When he goes into the forest to monitor forests and work with young provincial residents, Heng Kimhong, an advocacy officer at Cambodian Youth Network, meets those who live in and around the forests. They tell him they are finding evidence of logging everywhere, especially after community patrols were effectively banned in 2020, Kimhong said.

“We know as well that the ministry and government do not allow [patrols], but the local community, they live inside the protected areas,” he said. “Wherever [we go] in the protected area, we can find the logging cases.”

The majority of community patrollers in the northern landscape are older individuals who have been monitoring the forests for decades, Kimhong said.

“Less young people are engaged to protect the forests because they’re very concerned when they hear the government and the Environment Ministry spokesman warn the community to protect and engage in protecting nature,” he said. “I’m also concerned about that — if less people are involved to protect the forest. In the future we will lose those [forest patrol] members.”

Environment Ministry spokesperson Neth Pheaktra said he was “not concerned about it at all” when asked if ministry crackdowns had discouraged young people from participating in environmental protection.

“We are actually having good cooperation with Protected Areas Communities and NGO partners who have goodwill to protect and conserve Cambodia’s remaining natural resource,” he said in a message. “The Cambodian people are now more environmentally conscious.”

Though the ministry has also reported rises in forest crimes, Kimhong said that patrols by community members were the best way to prevent that. His organization continues to engage with young people in the provinces covered by Prey Lang and Prey Preah Roka, hoping that they will either take care of the land in their provincial hometowns, or bring their skills and passion back if they pursue education in the capital.

Theilade, the report’s co-author, said she already expects that illegal logging has increased in 2021 based on satellite images and reports from patrollers, but it will take a few more months to process last year’s satellite data.

“It is observed that rangers do not even man the ranger posts any longer, timber flows from the reserve not only at night but also in day-time,” she said in a message. “The absence of community forest patrols has led to increased impunity and rapid increase in illegal logging and land conversion.”

When asked whether rangers onsite in Prey Lang and Prey Preah Roka were declining, Pheaktra said that the ministry was in the process of replacing rangers who retired or died, without specifying how many ranger vacancies it was trying to fill.

Though he said the ministry did not need to respond to a third party’s reports, Pheaktra disputed the existence of large-scale natural resource offenses in Prey Lang and other protected areas, saying there were only small-scale crimes. He added that the ministry intends to eliminate deforestation by 2030 as part of the country’s REDD+ plan, or protecting trees for investments from high-emitting countries and companies.

“This is the little remaining concern that the Environment Ministry and the relevant authorities are continuing to responsibly enforce the law,” he said.

Theilade said she was “extremely worried” about the safety of patrollers, but the onus was on the government to protect community members engaged in protection on a natural resource, rather than ban them and sometimes take legal action.

She acknowledged that the government has actively denied the validity of previous reports by Prey Lang Community Network, but said these deforestation reports are instead intended for both Cambodian nationals and the international community.

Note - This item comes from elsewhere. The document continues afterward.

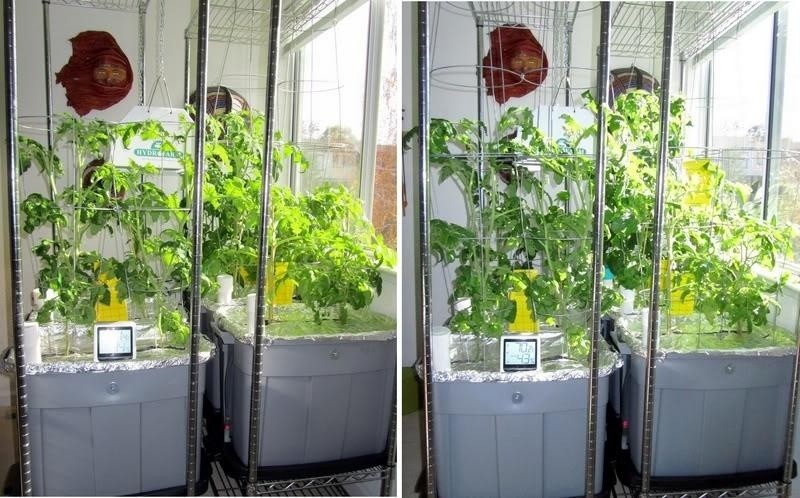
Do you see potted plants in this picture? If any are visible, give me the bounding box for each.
[20,103,798,497]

“We are aware that the present government seems determined to raze Prey Lang to the ground. However, we also note the undaunted determination and courage of the civil society in doing the right thing; i.e. fight against unplanned and illegal deforestation and climate change.”

CORRECTION Jan 28. 9:25 a.m.: Prey Lang, Prey Preah Roka and Sorng Roka Vorn wildlife sanctuaries lost almost 10,000 hectares of tree cover in 2020, not since 2001 as previously reported.